11. The method of claim 10, comprising real-time PCR.

12. The method of claim 10, wherein said non-pathogenic bacterium belongs to the genus Lactococcus.

13. The method according to claim 10, wherein said target nucleic acid is pathogen-derived DNA or DNA derived from the donor of the sample.

14. A composition comprising the extraction control of claim 10.

15. The composition according to claim 14, wherein the extraction control is a non-pathogenic bacterium which belongs to the genus Lactococcus.

16. A kit comprising the extraction control of claim 10.

17. The kit according to claim 16, wherein the kit is a diagnostic kit.

18. The kit according to claim 17, wherein the diagnostic kit is for PCR or real-time PCR.

19. The kit according to claim 16, wherein the kit further comprises reagents for the extraction of nucleic acids.

20. The kit according to claim 16, wherein the extraction control has a storage stability of at least one year at ambient temperature.

21. The method of claim 1 wherein the non-pathogenic bacterium has been inactivated.

22. The kit according to claim 16, wherein the components are freeze-dried and contain a buffer for reconstitution.

23. The method of claim 10 wherein the non-pathogenic bacterium has been treated with UV.

24. An assay for the diagnosis of the presence or absence of a target nucleic acid molecule comprising the extraction control of claim 10.

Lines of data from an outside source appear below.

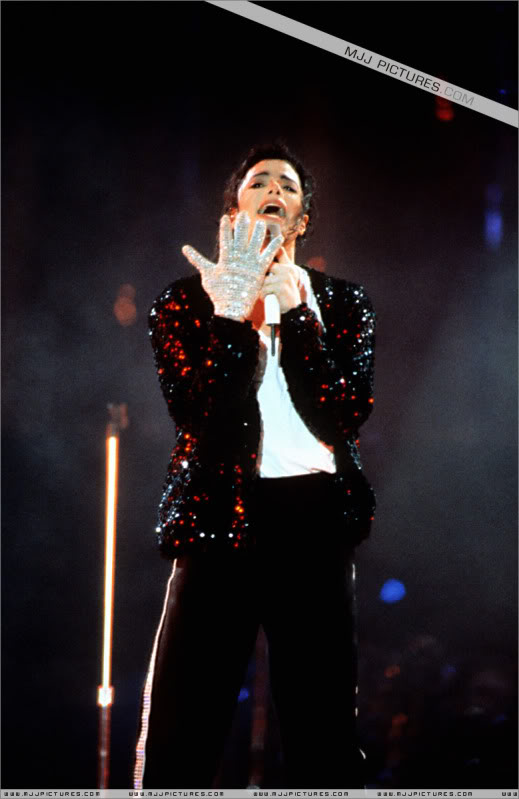 Dangerous World Tour Onstage- Latest Additions 021-4-1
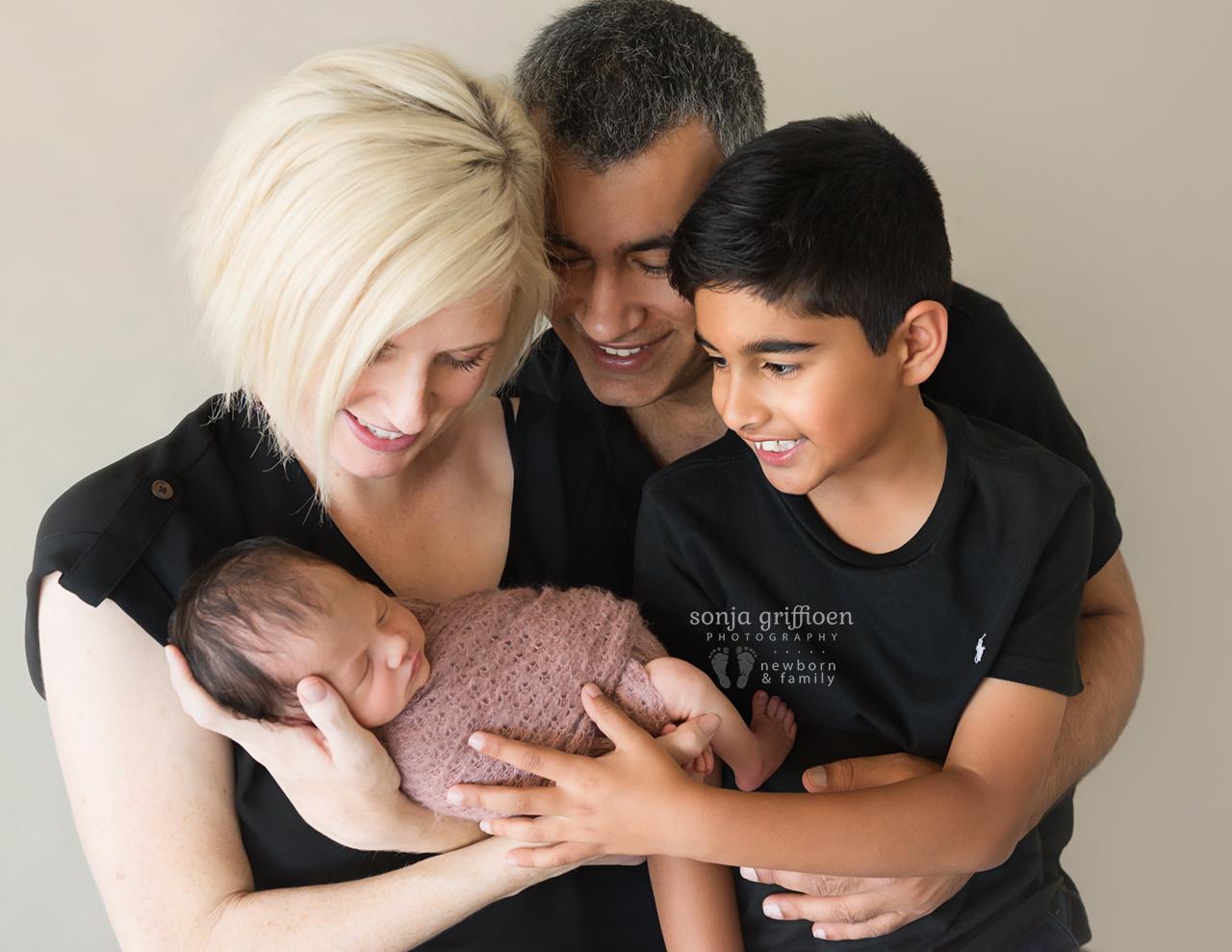 Caoimbe-Newborn-Brisbane-Newborn-Photographer-Sonja-Griffioen-06.jpg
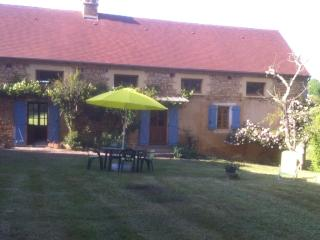 Langlade, a beautifully restored country farmhouse.  Sleeps 6 - 8. - Les Eyzies-de-Tayac vacation rentals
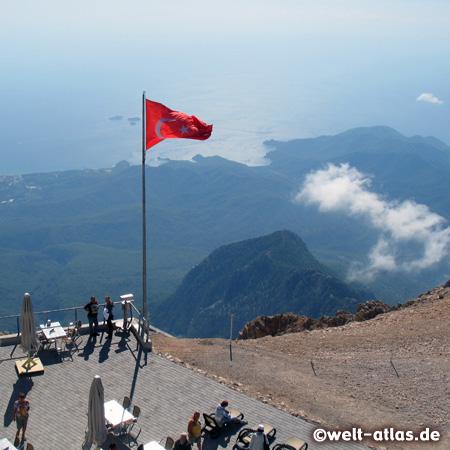 Ausblick von der Terrasse des Berges Tahtali, 2.365 m  auf die Küste. Seilbahn Sea to Sky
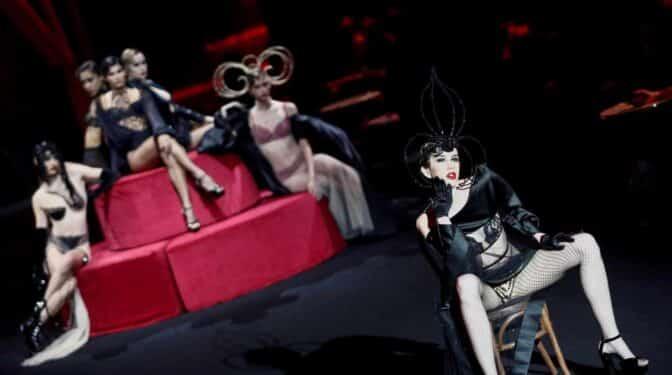 Andrés Sardá: cuando la moda se codea con la sensualidad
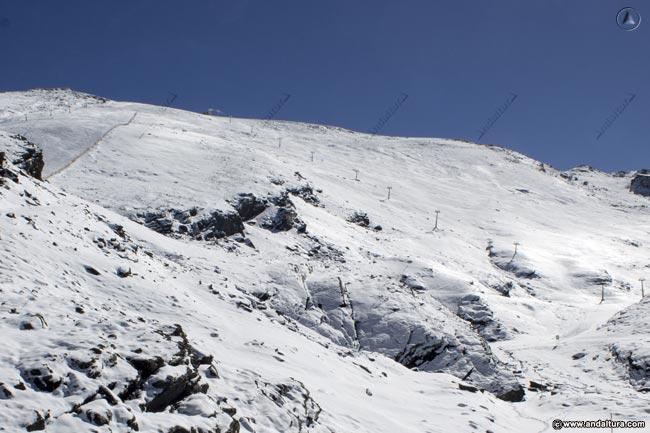 Panderón del Veleta y postes del Telesilla Laguna, al fondo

25. A device for the extraction of DNA comprising a DNA extraction control.

26. The device according to claim 25, wherein said extraction control is a non-pathogenic bacterium.

27. (canceled)

28. (canceled)

29. (canceled)

30. The composition according to claim 14 wherein the non-pathogenic bacterium has been inactivated.

31. The kit according to claim 16 wherein the non-pathogenic bacterium has been inactivated.

32. The composition according to claim 14 wherein the non-pathogenic bacterium has been treated with UV.

33. The kit according to claim 16 wherein the non-pathogenic bacterium has been treated with UV.

34. The method of claim 10 wherein the non-pathogenic bacterium is Lactococcus lactis.

35. The method of claim 34 wherein the non-pathogenic bacterium is Lactococcus lactis subspecies cremoris.

36. The method of claim 13 wherein the pathogen-derived DNA is of viral, bacterial, fungal or parasitic origin.

37. The composition of claim 15 wherein the non-pathogenic bacterium is Lactococcus lactis.

38. The composition of claim 37 wherein the non-pathogenic bacterium is Lactococcus lactis subspecies cremoris.